:: ACTION ITEM ::
Pictures aside, please retype the whole listing word for word.

:: SUPPLIED DATA ::
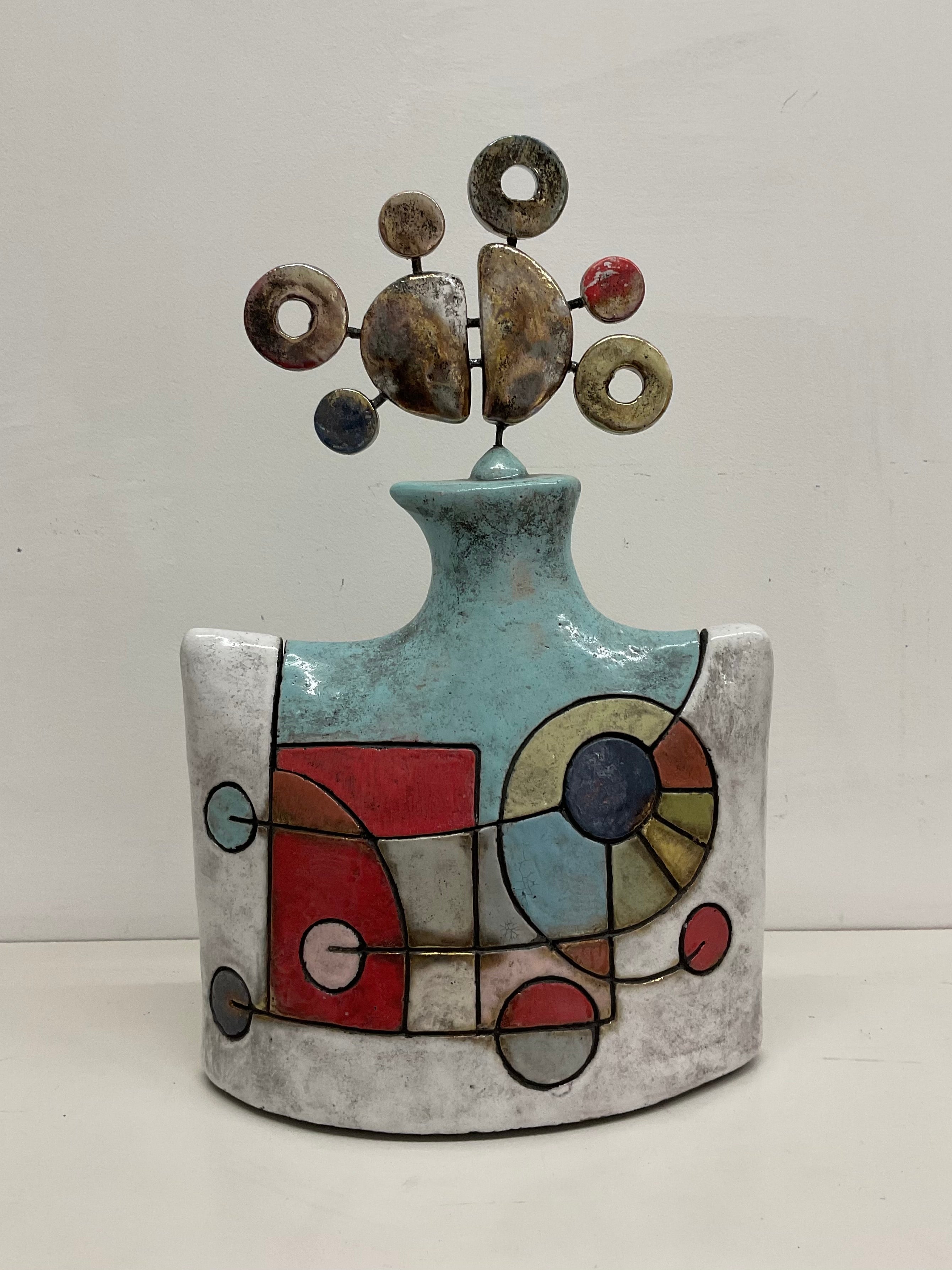 Scatola in ceramica con due volti per custodire i ricordi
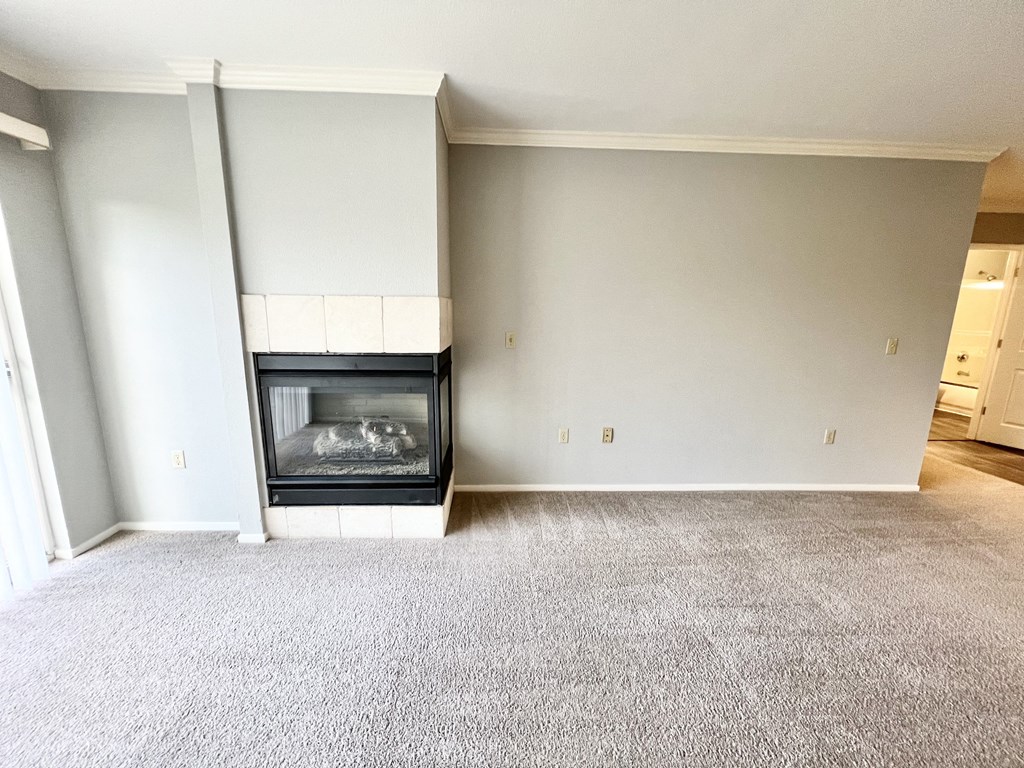 A living room with a fireplace and grey carpet.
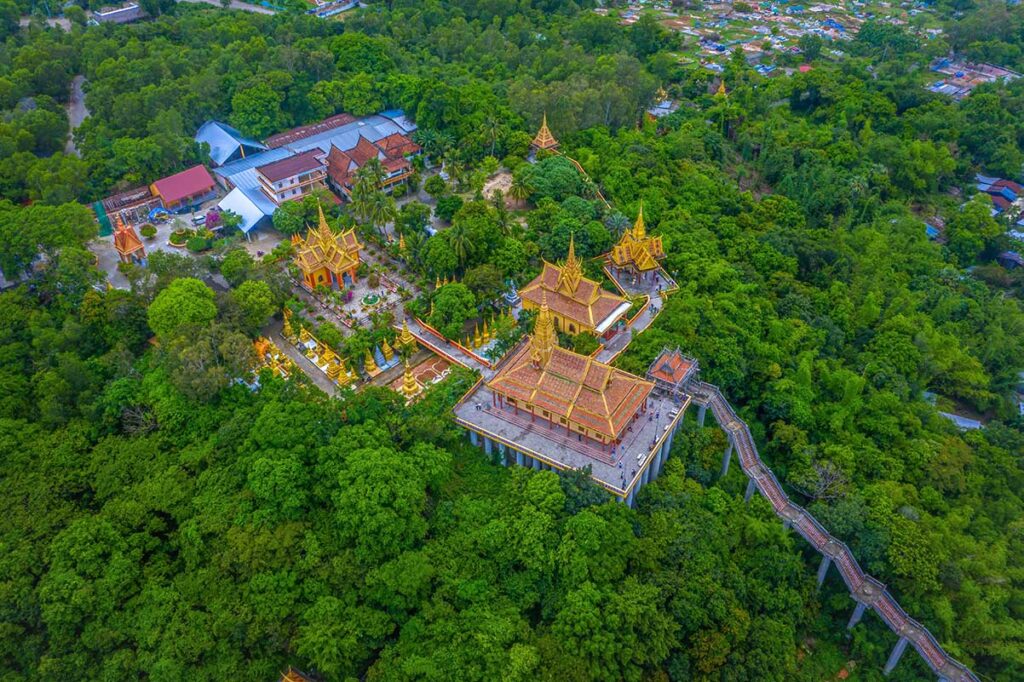 The small complex of Ta Pa Pagoda on top of a hill seen from the air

:: TASK RESPONSE ::
 Scatola in ceramica con due volti per custodire i ricordi
 A living room with a fireplace and grey carpet.
 The small complex of Ta Pa Pagoda on top of a hill seen from the air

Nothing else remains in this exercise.